A review of Knowledge and Power on the Kazakh Steppe, 1845-1917, by Ian Wylie Campbell.
Historians love failure. It is barriers and breakdowns, mistranslations and misreadings, that create so many of the sources that allow us to write about nuanced processes rather than summary results. Examples of failure are hardly deficit goods in the history of Russian imperial management, and many recent studies have emphasized the Russian/Soviet state’s ineffectiveness in achieving its goals for control of the population, ethically dubious as many of these goals may have been in the first place. Since the 1990s in particular, postcolonialism has invited all historians to see unequal power relations and failed grand projects in terms of the practices and politics of knowledge. In Russian and Soviet history, insights from postcolonial thought about informational forms and technologies and Foucauldian analyses of power and discipline entered scholarly discourse at the same time that the end of the Cold War depolarized somewhat the politics of studying the Russian Empire, and opened more archives to foreign researchers. These collective developments produced much needed histories of imperial peripheries and non-Slavic ethnic groups, as well as what we might call a historiography of imperial ambivalence.

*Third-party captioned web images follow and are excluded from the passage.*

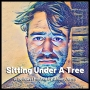 Artwork for Sitting Under A Tree, May 7, 2019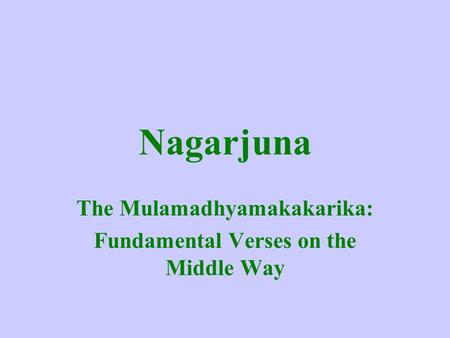 The Mulamadhyamakakarika: Fundamental Verses on the Middle Way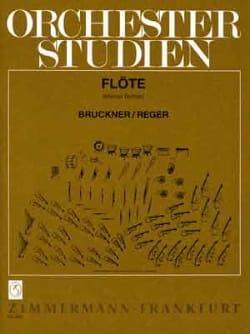 Bruckner Anton / Reger Max - Orchesterstudien - Flöte - Partition - di-arezzo.fr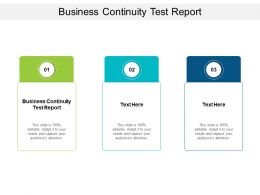 Business Continuity Test Report Ppt Powerpoint Presentation Sample Cpb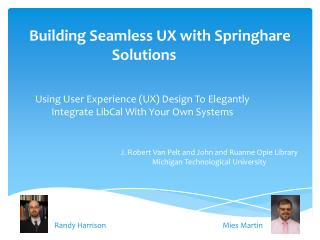 Building Seamless  UX with  Springhare Solutions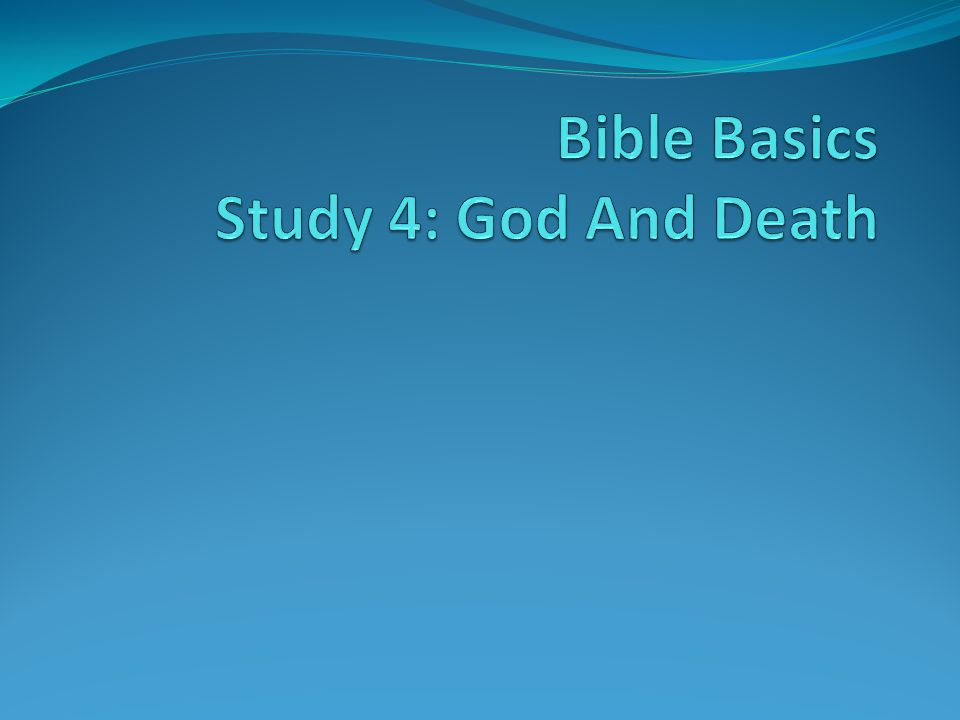 Bible Basics Study 4: God And Death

Ian W. Campbell utilizes the term “ambivalence” with singular frequency in his dissertation on “Knowledge and Power on the Kazakh Steppe” between 1845 and 1917. In Campbell’s usage, the term indexes the diversity of notions of Kazakhness in this period; the reluctance or inability of Kazakh intellectuals to reject the categories if not the content of Russian statism and ideals of modernization; and the invariable gap between intentions and results on all sides. Influenced by Tara Zahra’s argument for “national indifference” in the Czech lands and by Homi Bhabha on ambivalent colonial discourses, Campbell eschews linear narratives of Kazakh nationalism while still writing meaningfully about a complex Kazakh identity. Examining late imperial ideas about managing the peripheries in terms of ambivalence also allows Campbell to take organizations like the Imperial Russian Geographic Society or the Shcherbina Commission on their own terms, ascribing neither neutrality nor monolithic motives of imperial oppression to these organizations’ actors. In this he builds on existing work by numerous current scholars like Nathaniel Knight, Marina Mogil’ner, and especially Vera Tolz.
Campbell describes his dissertation as “an intellectual history of Russian imperialism in Central Asia” (p. 25). Knowledge and empire both depend on intermediaries: go-betweens who translate meanings across different cultures and informational forms, e.g. from the steppe to Saint Petersburg, or from objects or lived experience to bureaucratic research texts. Campbell’s reading skills in both Russian and Kazakh allow him to focus on educated Kazakhs who moved between the interstices of imperial Russian administration and various scenarios of Kazakh life in the late empire. As the dissertation’s primary supervisor Douglas Northrop did for the history of Uzbekistan under Russian/Soviet rule, Campbell explores the implications of classics of postcolonial thought on the question of subalterneity and agency in Russian Central Asia. While arguing forcefully against Russian exceptionalism, Campbell draws insight from works of postcolonial thought by Edward Said on orientalism; Frederick Cooper and Ann Stoler on the contradictions of empire; Partha Chaterjee on colonial hierarchies of fact versus myth; Gayatri Chakravorty Spivak on subalterns; and Nicholas Dirks on colonial statistics, while thoughtfully interrogating the applicability of all of the above to specific subjects from his primary sources. Just as welcome is Campbell’s ability to shift back and forth between attention to human lives and words, and the effects of the physical environment on infrastructures and economies. Though not concentrated on environmental history, the dissertation effectively provokes the reader to think about the effects of infrastructures and economies on the physical environment, as well.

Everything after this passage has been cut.